Discussion List Archives

[Date Prev][Date Next][Thread Prev][Thread Next][Date Index][Thread Index]

Re: [Cif2-encoding] How we wrap this up

I think the crux of issue is as follows:

[But part of our difficulty is that we are all having separate
epiphanies, and focusing on five different "cruxes". Clarifying
the real divergence between our views would be a genuine benefit of
a Skype conference, to which I have no personal objection.]

In the real world, a need may arise to exchange CIFs constructed in
non-canonical encodings. ("Canonical" probably means UTF-8 and/or
UTF-16). Such a need would involve some transcoding strategy.

What is the actual likelihood of that need arising?

I would characterise James's position as "not very, and even less
if the software written to generate CIFs is constrained to use
canonical encodings within the standard".

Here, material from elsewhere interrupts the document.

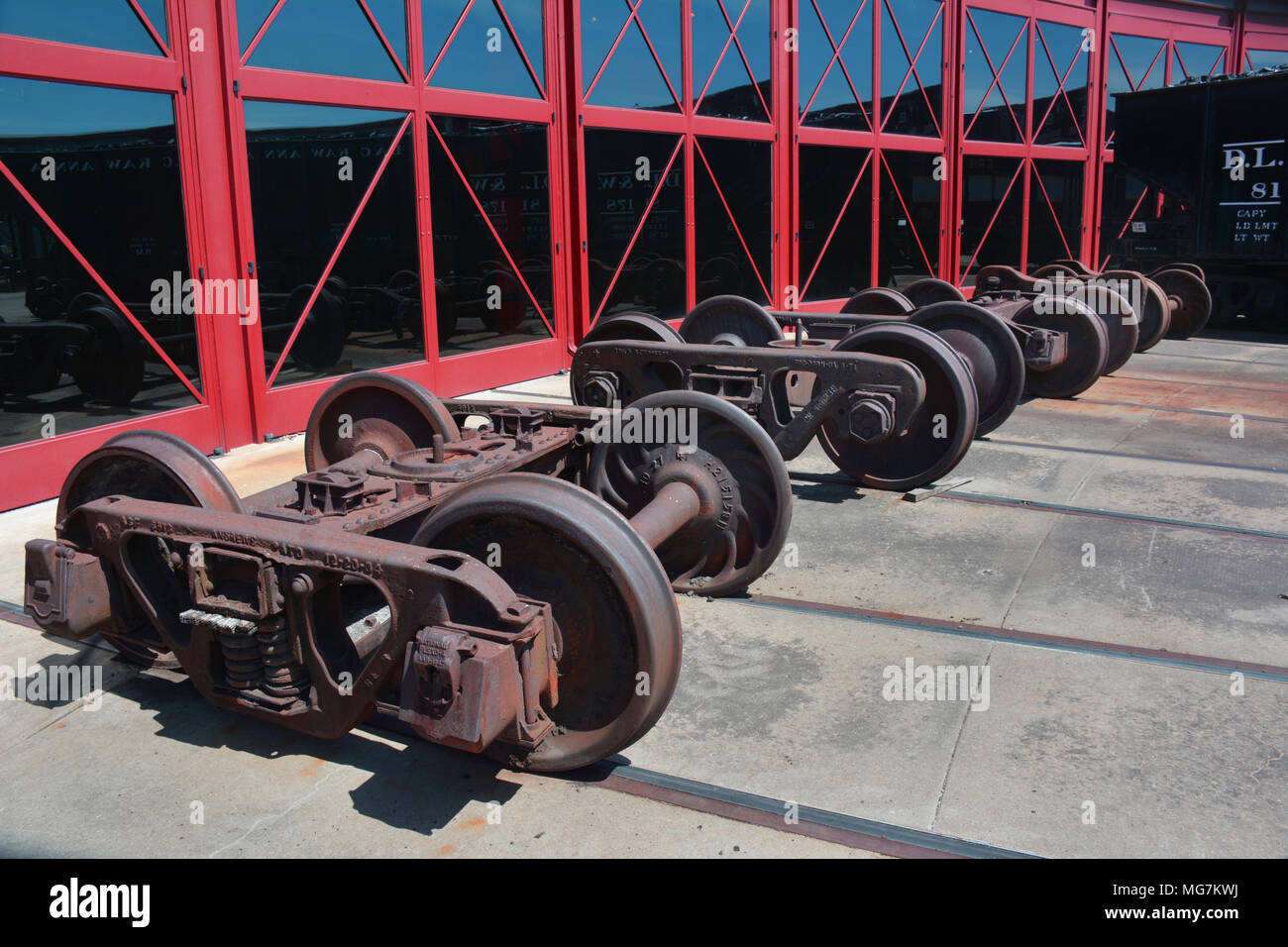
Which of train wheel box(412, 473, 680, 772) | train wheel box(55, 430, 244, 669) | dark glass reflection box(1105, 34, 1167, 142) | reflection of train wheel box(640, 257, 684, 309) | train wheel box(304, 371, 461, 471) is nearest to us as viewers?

I would characterise the position of the rest of us as "reasonable to
high, so that we wish to formulate the standard in a way that
recognises non-canonical encodings and helps to establish or at
least inform appropriate transcoding strategies". There appear to be
strong disagreements among us, but in fact there's a lot of common
ground, and a drafting exercise would probably move us towards a
consensus.

Do you agree that that is a fair assessment?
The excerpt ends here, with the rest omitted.